While the armaments division of the broadly positioned Diehl Group is likely to have increased sales from 810 million euros to over one billion euros in the past 2023 financial year, the private Tauber Group, which was founded 60 years ago, is highly specialized and considerably smaller with almost 600 employees. Sales figures are not given in the Federal Gazette either. The focus is on explosive ordnance disposal and special foundation engineering. In some federal states, Tauber operates as an explosive ordnance disposal service.

The company, with its parent company Tauber Holding Germany based in Nuremberg, speaks of worldwide activities in an earlier description.

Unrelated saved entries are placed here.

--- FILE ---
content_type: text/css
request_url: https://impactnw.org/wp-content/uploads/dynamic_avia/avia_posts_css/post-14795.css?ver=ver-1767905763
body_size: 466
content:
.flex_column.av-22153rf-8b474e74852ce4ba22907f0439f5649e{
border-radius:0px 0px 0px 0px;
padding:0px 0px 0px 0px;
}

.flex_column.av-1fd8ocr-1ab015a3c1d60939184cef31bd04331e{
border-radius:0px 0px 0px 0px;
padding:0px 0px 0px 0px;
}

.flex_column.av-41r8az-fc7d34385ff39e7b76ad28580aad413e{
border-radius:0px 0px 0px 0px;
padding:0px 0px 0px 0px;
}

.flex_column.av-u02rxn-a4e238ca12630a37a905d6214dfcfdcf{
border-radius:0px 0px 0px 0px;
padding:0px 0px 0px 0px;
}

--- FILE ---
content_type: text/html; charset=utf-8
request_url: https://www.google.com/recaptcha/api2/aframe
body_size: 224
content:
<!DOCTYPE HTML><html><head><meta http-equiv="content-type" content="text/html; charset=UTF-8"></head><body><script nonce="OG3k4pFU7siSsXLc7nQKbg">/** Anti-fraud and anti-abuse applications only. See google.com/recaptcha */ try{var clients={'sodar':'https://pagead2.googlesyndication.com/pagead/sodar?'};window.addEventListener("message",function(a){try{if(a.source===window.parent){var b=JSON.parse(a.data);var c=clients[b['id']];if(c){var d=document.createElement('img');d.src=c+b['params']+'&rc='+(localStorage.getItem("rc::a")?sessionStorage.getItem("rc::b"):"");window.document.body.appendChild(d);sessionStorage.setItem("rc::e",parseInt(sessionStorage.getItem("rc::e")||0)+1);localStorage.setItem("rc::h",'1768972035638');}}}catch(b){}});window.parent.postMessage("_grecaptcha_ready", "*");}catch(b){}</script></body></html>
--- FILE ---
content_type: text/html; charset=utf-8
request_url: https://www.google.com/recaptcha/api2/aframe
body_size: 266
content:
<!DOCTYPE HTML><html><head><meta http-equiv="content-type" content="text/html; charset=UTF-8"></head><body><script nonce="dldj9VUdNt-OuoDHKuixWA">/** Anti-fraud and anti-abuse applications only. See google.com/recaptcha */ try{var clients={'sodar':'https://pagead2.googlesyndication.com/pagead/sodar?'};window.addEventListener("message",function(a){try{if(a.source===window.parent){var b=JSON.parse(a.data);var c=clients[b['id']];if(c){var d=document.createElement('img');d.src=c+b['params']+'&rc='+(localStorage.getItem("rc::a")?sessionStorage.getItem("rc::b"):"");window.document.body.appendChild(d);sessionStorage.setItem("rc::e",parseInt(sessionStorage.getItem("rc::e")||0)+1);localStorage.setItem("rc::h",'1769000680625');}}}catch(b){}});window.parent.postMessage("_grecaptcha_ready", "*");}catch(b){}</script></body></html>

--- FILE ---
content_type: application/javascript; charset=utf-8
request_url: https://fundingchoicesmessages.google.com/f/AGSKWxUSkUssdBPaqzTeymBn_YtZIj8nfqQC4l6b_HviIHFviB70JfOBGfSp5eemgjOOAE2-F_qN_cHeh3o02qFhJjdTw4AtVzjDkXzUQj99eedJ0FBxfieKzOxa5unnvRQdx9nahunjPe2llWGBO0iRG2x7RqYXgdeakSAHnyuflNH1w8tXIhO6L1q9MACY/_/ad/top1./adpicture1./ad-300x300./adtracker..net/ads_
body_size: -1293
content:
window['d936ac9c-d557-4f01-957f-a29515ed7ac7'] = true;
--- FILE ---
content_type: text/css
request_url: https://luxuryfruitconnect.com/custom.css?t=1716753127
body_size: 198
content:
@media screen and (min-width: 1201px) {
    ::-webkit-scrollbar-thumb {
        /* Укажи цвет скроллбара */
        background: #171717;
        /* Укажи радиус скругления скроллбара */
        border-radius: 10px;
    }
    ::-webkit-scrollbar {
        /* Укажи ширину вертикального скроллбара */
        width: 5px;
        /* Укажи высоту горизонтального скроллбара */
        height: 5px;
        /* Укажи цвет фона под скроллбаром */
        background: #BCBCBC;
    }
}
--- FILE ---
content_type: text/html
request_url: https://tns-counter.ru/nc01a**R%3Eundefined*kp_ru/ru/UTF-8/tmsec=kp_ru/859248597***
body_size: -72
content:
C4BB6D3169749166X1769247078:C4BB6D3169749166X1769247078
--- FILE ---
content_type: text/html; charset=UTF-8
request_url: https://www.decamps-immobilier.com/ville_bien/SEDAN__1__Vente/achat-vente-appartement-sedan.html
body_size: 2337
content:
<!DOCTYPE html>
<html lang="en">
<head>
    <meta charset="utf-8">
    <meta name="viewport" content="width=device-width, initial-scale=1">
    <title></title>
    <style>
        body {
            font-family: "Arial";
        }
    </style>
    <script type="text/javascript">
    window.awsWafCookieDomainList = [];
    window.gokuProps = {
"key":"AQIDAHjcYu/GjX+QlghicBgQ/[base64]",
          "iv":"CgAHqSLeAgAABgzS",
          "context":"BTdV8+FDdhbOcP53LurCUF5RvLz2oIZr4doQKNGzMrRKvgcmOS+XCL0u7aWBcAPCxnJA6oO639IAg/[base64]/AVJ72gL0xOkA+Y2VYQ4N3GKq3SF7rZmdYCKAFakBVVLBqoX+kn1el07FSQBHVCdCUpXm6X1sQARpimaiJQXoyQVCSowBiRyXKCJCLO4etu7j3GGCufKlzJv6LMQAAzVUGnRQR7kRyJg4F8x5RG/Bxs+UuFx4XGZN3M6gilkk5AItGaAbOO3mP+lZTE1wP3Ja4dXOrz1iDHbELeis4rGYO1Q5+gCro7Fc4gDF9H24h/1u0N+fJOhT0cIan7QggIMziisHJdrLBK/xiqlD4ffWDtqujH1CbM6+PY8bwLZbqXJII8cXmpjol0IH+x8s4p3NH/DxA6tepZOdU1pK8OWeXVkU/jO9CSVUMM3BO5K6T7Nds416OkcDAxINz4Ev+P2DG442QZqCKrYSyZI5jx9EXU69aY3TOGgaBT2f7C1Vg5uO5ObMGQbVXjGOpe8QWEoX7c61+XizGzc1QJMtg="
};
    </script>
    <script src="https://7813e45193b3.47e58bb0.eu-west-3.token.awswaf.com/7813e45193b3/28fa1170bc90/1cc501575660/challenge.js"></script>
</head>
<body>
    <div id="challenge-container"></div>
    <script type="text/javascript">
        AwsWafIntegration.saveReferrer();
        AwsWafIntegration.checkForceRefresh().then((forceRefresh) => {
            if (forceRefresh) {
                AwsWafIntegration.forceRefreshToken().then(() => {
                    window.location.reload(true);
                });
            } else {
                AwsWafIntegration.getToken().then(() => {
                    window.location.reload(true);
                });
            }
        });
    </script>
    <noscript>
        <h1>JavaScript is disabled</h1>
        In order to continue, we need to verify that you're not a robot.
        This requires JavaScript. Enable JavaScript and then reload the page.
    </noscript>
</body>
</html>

In the description created years ago, activities in Azerbaijan and Russia, in several European countries as well as on the Turkish-Syrian border and in Iraq are even mentioned.

It was not possible to clarify at short notice whether these activities are still taking place. Tauber is also part of a working group that is currently tasked with clearing the so-called “most toxic hole in the world”. In the former Dethlinger Pond in Lower Saxony, near the heath town of Munster, large quantities of ammunition and chemical warfare agents were dumped between the end of the Second World War and the 1950s. It is assumed that there are still up to 30,000 grenades on the site, which has since been filled in and covered.